Page text:
The Ashes – First Test, Day 1: Opening sparring leaves honours even

England 4-196 off 80.3 overs
Vince 83, Stoneman 53, Malan 28 no
Cummins 2-59


For cricket enthusiasts of a certain age, formative Ashes memories are indelibly linked to the Gabba of 1974, the summer of Lillee and Thompson. Brisbane was a very different place then. So was the Gabba. In keeping with the kleptomaniac cronyism which then ruled the state, the idiosyncratic Alderman Clem Jones somehow found himself head curator. Unsurprisingly, he prepared a pitch full of quirks for that summer’s opener. A quickly traumatised England not only had to preserve life and limb facing one of the most fearsome pace duos in history, they had to do so on a pitch that consigned notions of predictability to irrelevancy. Some of England’s finest batsmen never really recovered from the experience.


A very different wicket confronted Steve Smith and Joe Root as they tossed to commence this latest installment of cricket’s most historically durable rivalry.  Gazing at a shorn and very flat surface, Root had little hesitation batting when he won the toss. The ability of England’s inexperienced top order to resist Australia’s quicks looms for most as the likely decisive factor of the summer. The visitors were going to face the music straight up.

Prompt A: According to the Ashes match report, who was head curator at the Gabba in 1974?
Prompt B: Pick up the Ashes match report after its final sentence and carry it on with a few more paragraphs.

Spatial reasoning question data:
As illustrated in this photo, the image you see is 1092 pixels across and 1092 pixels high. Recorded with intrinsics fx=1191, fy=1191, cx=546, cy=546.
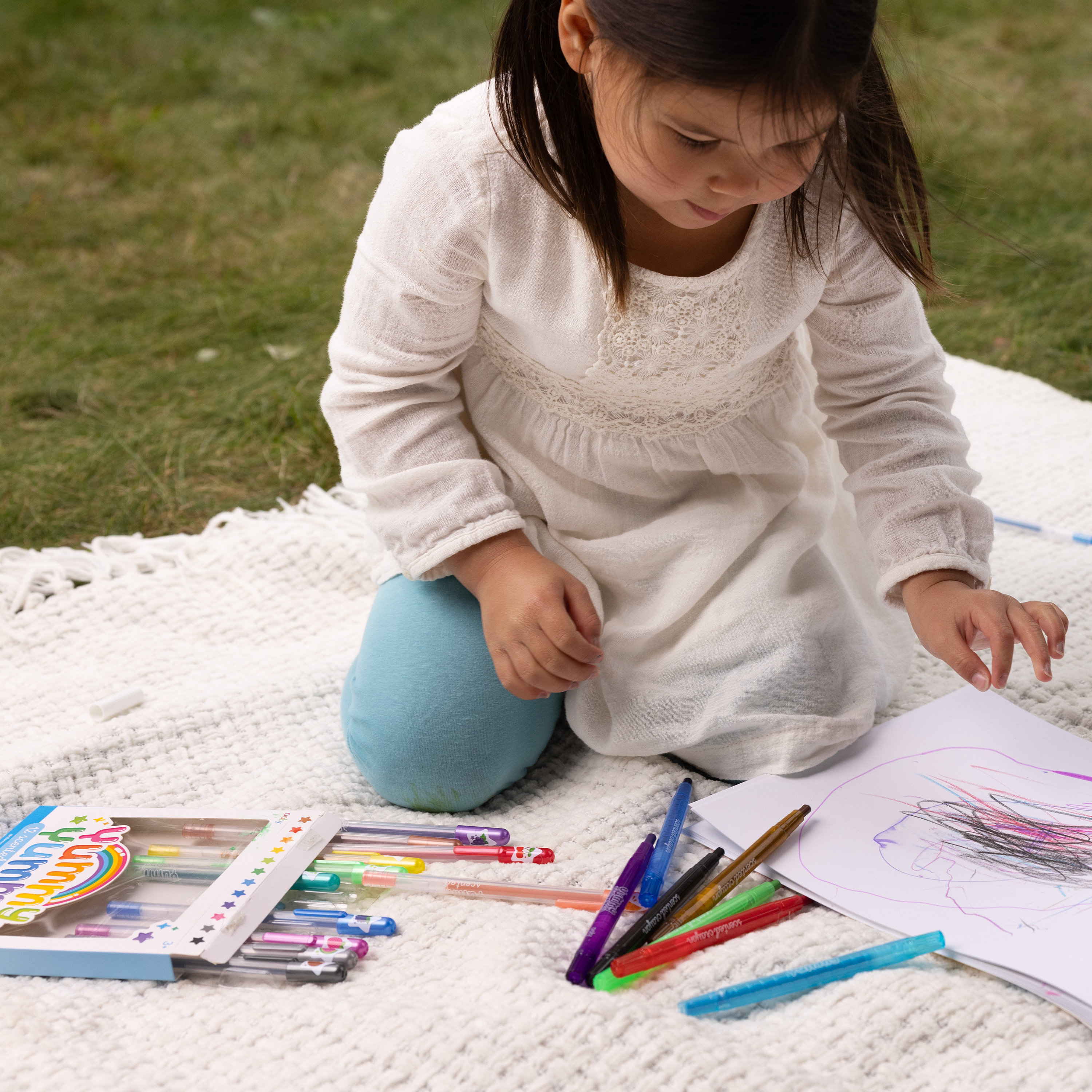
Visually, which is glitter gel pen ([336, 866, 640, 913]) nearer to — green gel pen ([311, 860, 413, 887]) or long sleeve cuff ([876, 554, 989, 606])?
green gel pen ([311, 860, 413, 887])

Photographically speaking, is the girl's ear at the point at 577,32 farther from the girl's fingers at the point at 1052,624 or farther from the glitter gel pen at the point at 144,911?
the glitter gel pen at the point at 144,911

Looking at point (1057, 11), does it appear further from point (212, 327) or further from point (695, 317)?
point (695, 317)

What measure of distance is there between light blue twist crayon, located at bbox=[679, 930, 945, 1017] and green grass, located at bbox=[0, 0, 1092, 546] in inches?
21.4

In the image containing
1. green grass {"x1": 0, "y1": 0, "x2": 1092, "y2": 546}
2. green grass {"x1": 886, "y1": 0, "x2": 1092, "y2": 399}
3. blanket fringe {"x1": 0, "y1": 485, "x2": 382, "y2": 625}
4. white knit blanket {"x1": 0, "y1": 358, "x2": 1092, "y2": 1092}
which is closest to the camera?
white knit blanket {"x1": 0, "y1": 358, "x2": 1092, "y2": 1092}

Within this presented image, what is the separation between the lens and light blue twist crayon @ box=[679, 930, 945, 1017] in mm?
609

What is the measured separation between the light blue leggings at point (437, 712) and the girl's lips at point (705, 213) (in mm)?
336

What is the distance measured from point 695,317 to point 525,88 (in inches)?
7.0

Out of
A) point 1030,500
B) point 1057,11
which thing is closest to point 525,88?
point 1030,500

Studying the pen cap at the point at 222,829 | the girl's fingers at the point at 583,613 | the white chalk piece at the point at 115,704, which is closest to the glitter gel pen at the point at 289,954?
the pen cap at the point at 222,829

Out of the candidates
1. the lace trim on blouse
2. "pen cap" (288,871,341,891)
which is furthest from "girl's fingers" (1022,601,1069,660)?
"pen cap" (288,871,341,891)

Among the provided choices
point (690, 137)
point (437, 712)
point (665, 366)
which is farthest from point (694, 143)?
point (437, 712)

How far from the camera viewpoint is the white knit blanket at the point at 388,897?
0.57 meters

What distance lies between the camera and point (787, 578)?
86cm

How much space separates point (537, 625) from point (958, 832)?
0.94ft
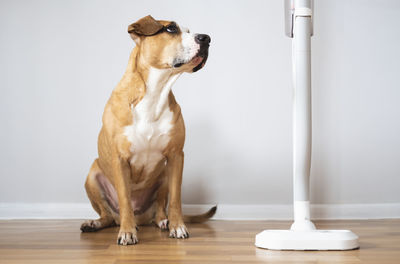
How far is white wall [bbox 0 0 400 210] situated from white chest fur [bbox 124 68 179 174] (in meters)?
0.71

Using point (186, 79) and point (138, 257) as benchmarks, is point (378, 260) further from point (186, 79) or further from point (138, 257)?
point (186, 79)

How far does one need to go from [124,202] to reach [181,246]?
350 mm

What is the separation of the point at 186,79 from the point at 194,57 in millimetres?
834

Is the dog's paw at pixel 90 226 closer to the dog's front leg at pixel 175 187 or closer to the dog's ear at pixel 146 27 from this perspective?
the dog's front leg at pixel 175 187

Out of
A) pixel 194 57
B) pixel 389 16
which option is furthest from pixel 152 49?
pixel 389 16

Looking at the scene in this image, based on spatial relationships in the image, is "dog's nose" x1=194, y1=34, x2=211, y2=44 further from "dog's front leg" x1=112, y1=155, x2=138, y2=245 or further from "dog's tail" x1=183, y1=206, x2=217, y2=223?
"dog's tail" x1=183, y1=206, x2=217, y2=223

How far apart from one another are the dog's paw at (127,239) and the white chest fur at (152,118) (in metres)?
0.36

Response A: Alderman Clem Jones.

Response B:
England’s left-handed opening combination flagged an immediate intention to let as much as possible pass to the keeper. That didn’t last long. With the game’s 15th delivery Mitch Starc found some inswing to Alistair Cook. With the 16th delivery he got a similarly pitched ball to move away slightly. Cook nicked to first slip. It was a classic new ball dismissal. England were 1-2.


In his fourth test, Mark Stoneman was joined at the crease by James Vince. With a batting average of 19 from his first seven tests, Vince appeared seriously under-credentialed to be his country’s number three. This was probably a moment where many Englishmen held their breath.


Whatever others were thinking, Stoneman and Vince were soon projecting an air of calm discipline. Vince revealed a graceful fluency through the offside, but anything of real extravagance was eschewed in favour of the obvious team plan to occupy the crease. They were greatly assisted in this ambition by the benign wicket. It appeared to be another of those first day tracks in need of further baking under the sun, to better develop a crust and quicken up on subsequent days.


The spongy bounce and absence of movement appeared to spike Australia’s bowling guns. After all the spurious pre-match talk of Bodyline, you might have thought Lillee and Thompson were making a comeback. They weren’t. We had to wait until the fifth over before a bouncer was attempted. Starc’s effort ballooned over the batsman’s head with a resigned air. It seemed to feed a malaise. Australia bowled tightly but without fire. Pat Cummins’ first test over on Australian soil didn’t break out of the 130 kph speed range. Nathan Lyon was bowling by the 18th over. Australia contained, but rarely threatened.


By lunch, England had crept to 1-59 off 29 overs. They would have been satisfied. It had been slow going, but intriguing.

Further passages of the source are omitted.